Bigdaddysdieselservice 8507365478


----------



## tigershark (Oct 16, 2007)

great report! looks like a fun day fishing with family can't beat that


----------



## Lexcore (May 5, 2012)

NICE :thumbsup:


----------



## yxlr8urlife (Sep 7, 2013)

nice reds :thumbsup: !!

p.s. looks like your cat is trying to take your fish :laughing:


----------



## lrc (Jun 25, 2012)

yxlr8urlife said:


> nice reds :thumbsup: !!
> 
> p.s. looks like your cat is trying to take your fish :laughing:


Wanda gets a little pushy if we wait too long to clean her fish... :thumbsup:


----------



## MrPhoShiz (Sep 22, 2010)

Great Catch! Mind if i ask wherebouts you fellas were at? Im thinking somewhere off Ft Pickens but the beaches all look the same w/o landmarks.


----------



## ric hamm (Mar 21, 2013)

Awesome haul! What kind of bait?


----------



## lrc (Jun 25, 2012)

MrPhoShiz said:


> Great Catch! Mind if i ask wherebouts you fellas were at? Im thinking somewhere off Ft Pickens but the beaches all look the same w/o landmarks.

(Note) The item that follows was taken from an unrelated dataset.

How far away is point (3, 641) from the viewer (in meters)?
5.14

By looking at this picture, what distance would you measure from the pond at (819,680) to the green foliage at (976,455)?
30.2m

Johnson Beach pavilion or a little east thereabout w/ peeled shrimp on a 2/0 circle hook...


----------



## lrc (Jun 25, 2012)

MrPhoShiz said:


> Great Catch! Mind if i ask wherebouts you fellas were at? Im thinking somewhere off Ft Pickens but the beaches all look the same w/o landmarks.


Johnson Beach pavilion or a little east thereabout w/ peeled shrimp on a 2/0 circle hook...


----------